La start-up belge qui veut optimiser la livraison à domicile

Michael Darchambeau, Jonathan Weber, Mélanie Applincourt, fondateurs d'Urbantz " Nous sommes en phase de scale-up et avons l'ambition de devenir un acteur qui compte, d'abord au niveau européen, puis global. " © FRÉDÉRIC SIERAKOWSKI / ISOPIX

Devenir le logiciel incontournable pour gérer les derniers kilomètres d’une livraison à domicile. Voilà le pari de la start-up bruxelloise Urbantz qui prend déjà en charge ce créneau logistique pour le groupe Carrefour en France. Jusqu’ici très discrète, la jeune pousse vient de lever 6 millions d’euros. Ce qui la place dans le club, select, des start-up en vue.

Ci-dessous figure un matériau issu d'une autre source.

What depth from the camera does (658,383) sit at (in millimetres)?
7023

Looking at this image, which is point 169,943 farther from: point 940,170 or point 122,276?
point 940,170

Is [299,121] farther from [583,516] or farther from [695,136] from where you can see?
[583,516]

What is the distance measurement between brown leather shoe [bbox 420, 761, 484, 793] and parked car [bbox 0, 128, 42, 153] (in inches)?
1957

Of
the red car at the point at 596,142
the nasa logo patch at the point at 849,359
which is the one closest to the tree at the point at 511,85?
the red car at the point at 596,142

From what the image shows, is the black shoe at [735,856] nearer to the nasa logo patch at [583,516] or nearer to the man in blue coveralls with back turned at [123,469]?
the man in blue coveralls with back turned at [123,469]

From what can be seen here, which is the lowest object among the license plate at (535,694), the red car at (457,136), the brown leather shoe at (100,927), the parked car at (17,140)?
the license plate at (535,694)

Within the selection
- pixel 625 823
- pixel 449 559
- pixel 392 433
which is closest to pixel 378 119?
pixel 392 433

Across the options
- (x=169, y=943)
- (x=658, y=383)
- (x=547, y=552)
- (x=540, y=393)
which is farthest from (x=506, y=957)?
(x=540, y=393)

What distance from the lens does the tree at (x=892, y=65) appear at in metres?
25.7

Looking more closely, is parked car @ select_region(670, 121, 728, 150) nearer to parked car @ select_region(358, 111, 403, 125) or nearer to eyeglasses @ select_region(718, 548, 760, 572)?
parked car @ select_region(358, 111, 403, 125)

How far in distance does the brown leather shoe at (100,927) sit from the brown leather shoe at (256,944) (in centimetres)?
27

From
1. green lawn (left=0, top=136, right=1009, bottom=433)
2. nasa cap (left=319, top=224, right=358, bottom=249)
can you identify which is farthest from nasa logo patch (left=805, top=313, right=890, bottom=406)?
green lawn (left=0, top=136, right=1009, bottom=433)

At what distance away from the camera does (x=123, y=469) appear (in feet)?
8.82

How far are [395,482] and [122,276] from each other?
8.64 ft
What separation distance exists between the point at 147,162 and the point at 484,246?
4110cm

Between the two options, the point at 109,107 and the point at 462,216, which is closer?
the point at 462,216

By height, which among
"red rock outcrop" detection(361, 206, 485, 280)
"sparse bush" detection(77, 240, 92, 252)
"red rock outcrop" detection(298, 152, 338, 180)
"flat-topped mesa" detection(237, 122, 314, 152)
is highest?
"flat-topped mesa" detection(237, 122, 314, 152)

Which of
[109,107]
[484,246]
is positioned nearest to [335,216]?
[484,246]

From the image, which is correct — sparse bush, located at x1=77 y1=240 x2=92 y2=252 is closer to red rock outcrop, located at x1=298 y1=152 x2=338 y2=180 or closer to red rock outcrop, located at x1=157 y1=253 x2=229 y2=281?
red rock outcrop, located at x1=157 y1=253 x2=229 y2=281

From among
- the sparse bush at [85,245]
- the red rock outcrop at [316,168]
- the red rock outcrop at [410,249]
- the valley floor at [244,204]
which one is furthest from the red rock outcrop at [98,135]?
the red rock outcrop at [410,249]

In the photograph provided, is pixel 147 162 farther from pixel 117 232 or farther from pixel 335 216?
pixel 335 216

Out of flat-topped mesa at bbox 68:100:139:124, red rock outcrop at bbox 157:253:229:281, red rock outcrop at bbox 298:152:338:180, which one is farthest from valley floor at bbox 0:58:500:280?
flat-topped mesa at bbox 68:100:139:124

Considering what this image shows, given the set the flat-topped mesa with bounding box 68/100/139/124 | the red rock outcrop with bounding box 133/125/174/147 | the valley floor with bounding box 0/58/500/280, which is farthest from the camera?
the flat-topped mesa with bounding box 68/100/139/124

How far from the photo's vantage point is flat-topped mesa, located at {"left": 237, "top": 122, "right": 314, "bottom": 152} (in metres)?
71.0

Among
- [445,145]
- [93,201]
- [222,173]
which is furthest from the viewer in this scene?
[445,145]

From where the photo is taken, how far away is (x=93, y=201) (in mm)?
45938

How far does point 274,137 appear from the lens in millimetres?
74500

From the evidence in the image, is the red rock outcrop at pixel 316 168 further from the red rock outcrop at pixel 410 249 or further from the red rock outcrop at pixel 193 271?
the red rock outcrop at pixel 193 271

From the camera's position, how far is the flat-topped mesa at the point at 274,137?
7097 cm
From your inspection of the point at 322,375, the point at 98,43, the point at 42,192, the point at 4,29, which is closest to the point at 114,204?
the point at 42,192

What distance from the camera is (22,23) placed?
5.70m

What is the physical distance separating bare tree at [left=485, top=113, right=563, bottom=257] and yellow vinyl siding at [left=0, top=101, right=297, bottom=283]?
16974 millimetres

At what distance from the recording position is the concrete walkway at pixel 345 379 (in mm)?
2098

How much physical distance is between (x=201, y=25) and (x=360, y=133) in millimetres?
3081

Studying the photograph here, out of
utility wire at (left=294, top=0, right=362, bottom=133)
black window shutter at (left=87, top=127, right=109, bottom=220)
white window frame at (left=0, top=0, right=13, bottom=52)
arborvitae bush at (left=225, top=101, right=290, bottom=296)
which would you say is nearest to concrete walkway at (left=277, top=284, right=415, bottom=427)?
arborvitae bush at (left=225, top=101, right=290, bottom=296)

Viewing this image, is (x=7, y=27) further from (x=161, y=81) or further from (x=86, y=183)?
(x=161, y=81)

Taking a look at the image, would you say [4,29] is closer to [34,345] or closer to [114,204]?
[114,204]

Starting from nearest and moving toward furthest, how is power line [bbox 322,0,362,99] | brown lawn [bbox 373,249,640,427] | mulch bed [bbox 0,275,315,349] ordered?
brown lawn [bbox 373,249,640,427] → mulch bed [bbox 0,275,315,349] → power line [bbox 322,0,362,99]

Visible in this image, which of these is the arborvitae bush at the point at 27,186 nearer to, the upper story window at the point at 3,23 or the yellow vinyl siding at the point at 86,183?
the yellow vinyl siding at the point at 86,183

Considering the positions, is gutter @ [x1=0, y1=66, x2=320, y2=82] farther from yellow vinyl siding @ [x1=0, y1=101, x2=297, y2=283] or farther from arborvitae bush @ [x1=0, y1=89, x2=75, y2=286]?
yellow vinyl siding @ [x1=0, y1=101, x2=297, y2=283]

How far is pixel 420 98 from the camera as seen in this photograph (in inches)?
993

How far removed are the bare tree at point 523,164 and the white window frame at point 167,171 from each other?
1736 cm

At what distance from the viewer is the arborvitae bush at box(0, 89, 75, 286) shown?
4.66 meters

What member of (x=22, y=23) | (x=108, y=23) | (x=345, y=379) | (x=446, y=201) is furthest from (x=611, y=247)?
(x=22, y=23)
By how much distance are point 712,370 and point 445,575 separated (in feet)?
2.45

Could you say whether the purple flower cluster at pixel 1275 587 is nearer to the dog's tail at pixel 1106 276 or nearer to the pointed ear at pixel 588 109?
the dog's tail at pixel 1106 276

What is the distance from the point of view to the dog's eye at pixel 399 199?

Ils sont une quarantaine à s’activer au 11e étage de ce bâtiment de l’avenue Louise. Un plateau à la vue imprenable sur Bruxelles, parfaitement design, pour regrouper ses jeunes équipes. Urbantz, qui développe une solution logicielle pour optimiser la gestion du ” dernier kilomètre ” dans la livraison, est jusqu’ici restée plutôt discrète dans notre écosystème national. Mais sa récente levée de fonds va désormais la propulser dans la catégorie des start-up belges en vue. Elle vient en effet de réaliser sa série A pour un montant de 6 millions d’euros qui proviennent majoritairement de deux fonds. Le premier n’est autre que Korys, le fonds de la famille Colruyt que l’on retrouve notamment derrière Biocartis, Bio-Life, Newpharma, Ontoforce, etc. L’autre n’est pas belge. Il s’agit du venture capitalist londonien Environnemental Technologies Fund (ETF) Partners.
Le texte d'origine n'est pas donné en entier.